• _What to work on_
Quote the rows below word for word, starting at the line that contains "Taking gothic arched" and continuing through the last line of the rows.
━━━ Material provided ━━━
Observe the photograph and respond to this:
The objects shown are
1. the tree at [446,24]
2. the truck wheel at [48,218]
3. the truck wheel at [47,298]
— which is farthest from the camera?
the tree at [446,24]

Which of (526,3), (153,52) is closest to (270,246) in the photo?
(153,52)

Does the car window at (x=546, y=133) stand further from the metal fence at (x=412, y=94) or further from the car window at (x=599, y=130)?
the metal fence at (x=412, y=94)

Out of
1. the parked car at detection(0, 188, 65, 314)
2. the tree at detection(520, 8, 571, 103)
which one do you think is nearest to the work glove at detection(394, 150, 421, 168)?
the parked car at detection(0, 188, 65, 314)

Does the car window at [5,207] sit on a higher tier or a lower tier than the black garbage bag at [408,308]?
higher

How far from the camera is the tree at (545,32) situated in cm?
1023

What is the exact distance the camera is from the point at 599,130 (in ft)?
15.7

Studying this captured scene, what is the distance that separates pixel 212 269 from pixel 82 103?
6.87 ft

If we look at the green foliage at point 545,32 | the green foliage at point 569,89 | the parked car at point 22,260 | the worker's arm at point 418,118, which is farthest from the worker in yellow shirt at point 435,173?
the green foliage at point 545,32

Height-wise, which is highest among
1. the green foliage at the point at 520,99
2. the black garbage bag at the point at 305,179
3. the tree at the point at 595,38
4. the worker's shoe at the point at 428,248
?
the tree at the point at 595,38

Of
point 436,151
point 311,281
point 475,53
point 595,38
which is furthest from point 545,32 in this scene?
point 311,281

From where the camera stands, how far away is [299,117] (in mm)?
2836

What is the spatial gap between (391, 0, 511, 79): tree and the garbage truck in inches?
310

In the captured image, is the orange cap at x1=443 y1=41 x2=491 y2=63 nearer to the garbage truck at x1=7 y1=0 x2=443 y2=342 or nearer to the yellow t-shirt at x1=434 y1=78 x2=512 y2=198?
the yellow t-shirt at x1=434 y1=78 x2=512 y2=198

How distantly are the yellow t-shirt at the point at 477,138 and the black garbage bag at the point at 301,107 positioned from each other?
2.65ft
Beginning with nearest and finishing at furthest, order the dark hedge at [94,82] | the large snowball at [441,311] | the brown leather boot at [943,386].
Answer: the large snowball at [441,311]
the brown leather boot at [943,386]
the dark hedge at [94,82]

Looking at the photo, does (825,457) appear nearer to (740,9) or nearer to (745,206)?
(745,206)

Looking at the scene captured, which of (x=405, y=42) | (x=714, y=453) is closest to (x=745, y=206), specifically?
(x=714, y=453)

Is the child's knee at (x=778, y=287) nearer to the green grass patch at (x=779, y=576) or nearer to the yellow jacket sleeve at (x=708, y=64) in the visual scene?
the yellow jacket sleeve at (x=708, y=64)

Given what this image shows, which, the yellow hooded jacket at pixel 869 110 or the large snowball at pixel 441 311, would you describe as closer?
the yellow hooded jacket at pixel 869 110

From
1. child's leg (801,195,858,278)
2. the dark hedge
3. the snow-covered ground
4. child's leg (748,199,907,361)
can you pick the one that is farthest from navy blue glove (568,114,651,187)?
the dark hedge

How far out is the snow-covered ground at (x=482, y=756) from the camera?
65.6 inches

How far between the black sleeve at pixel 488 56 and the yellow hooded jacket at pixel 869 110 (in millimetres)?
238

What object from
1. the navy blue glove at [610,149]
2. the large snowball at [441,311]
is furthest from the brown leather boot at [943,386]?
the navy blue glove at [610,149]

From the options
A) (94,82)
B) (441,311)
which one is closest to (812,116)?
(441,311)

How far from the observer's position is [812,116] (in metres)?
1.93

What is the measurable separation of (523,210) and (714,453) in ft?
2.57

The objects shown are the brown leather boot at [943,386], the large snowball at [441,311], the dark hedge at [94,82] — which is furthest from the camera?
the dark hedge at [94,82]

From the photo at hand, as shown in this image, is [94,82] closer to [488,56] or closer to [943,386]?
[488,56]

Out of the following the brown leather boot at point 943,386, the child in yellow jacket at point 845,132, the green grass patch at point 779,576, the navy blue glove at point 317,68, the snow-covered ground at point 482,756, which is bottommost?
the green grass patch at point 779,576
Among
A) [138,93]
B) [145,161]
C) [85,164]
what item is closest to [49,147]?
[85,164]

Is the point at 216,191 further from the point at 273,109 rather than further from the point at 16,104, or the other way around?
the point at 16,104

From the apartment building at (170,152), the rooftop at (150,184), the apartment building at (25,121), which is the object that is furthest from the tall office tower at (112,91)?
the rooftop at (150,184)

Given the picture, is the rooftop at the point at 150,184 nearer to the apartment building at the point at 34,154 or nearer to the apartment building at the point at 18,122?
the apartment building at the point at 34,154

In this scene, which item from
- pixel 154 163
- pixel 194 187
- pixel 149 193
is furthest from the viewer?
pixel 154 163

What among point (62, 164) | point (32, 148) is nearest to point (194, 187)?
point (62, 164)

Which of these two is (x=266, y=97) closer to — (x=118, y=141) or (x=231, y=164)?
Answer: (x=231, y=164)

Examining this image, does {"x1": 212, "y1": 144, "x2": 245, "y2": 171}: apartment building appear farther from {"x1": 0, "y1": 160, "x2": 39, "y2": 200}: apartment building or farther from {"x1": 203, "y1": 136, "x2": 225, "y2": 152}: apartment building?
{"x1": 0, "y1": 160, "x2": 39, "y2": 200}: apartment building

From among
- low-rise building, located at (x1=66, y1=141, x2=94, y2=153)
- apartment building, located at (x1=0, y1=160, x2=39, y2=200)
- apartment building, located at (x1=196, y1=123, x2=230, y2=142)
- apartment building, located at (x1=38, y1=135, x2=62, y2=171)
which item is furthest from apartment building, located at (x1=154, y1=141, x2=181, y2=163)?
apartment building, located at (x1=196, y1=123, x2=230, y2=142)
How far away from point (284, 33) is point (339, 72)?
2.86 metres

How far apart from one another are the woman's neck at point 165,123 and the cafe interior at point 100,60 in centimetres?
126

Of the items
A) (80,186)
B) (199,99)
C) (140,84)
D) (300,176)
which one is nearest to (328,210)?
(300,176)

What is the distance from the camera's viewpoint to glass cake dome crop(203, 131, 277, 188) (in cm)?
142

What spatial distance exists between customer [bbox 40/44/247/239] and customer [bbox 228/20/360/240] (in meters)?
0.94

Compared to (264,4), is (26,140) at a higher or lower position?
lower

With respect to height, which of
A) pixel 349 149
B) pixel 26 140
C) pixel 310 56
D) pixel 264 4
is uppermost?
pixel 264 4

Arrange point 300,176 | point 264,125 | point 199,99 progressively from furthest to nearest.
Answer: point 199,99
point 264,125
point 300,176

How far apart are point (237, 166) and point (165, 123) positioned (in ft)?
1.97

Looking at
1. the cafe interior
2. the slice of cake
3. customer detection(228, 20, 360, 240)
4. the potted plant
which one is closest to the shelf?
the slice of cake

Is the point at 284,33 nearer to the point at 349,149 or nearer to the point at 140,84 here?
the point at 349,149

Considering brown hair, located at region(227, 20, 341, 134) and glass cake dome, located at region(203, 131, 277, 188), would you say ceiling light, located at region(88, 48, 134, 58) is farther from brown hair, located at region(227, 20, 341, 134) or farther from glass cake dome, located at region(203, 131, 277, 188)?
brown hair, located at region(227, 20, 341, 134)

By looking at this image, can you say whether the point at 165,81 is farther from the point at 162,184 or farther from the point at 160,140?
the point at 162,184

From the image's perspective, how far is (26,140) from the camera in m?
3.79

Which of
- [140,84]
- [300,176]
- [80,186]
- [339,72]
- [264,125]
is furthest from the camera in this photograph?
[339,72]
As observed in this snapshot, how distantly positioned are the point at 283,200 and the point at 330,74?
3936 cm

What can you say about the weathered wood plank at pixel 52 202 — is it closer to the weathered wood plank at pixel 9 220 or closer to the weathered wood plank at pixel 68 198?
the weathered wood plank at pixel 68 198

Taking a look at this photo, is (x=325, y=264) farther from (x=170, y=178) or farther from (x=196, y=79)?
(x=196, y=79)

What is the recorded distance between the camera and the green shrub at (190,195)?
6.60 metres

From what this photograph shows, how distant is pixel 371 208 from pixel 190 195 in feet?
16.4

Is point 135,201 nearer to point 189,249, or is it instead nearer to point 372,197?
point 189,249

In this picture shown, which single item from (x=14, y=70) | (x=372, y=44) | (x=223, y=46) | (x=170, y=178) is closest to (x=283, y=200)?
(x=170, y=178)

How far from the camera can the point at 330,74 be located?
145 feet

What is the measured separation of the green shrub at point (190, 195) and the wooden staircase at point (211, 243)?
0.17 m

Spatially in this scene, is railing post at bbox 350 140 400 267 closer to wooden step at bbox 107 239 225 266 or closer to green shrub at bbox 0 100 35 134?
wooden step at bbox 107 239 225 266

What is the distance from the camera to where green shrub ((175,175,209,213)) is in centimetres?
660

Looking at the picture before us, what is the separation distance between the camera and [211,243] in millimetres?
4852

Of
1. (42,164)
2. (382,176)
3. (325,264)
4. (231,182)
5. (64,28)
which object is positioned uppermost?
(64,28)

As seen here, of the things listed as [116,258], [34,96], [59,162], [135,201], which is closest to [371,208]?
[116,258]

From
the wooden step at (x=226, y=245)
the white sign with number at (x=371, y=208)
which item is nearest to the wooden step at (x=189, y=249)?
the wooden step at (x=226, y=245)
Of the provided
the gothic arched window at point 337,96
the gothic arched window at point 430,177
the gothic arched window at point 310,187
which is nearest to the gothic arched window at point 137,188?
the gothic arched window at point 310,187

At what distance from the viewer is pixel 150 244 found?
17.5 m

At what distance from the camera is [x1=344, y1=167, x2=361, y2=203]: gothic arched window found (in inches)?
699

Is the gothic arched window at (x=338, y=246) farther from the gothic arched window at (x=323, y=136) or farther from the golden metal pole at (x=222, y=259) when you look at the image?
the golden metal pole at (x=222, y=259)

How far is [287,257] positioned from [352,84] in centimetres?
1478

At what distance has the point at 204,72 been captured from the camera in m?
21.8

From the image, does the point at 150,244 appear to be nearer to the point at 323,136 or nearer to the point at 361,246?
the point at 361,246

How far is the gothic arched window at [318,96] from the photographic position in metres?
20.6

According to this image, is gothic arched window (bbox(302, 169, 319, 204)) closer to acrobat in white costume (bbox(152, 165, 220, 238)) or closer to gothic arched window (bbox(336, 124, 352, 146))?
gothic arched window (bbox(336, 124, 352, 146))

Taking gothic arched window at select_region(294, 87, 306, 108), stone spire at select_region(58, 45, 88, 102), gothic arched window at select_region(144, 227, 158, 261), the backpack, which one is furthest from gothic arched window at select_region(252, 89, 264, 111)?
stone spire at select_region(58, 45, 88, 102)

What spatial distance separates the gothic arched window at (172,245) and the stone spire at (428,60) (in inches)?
━━━
• _The reply_
Taking gothic arched window at select_region(294, 87, 306, 108), stone spire at select_region(58, 45, 88, 102), gothic arched window at select_region(144, 227, 158, 261), the backpack, which one is furthest from gothic arched window at select_region(252, 89, 264, 111)?
stone spire at select_region(58, 45, 88, 102)

What spatial distance separates the gothic arched window at (172,245) and the stone spire at (428,60) (in inches)?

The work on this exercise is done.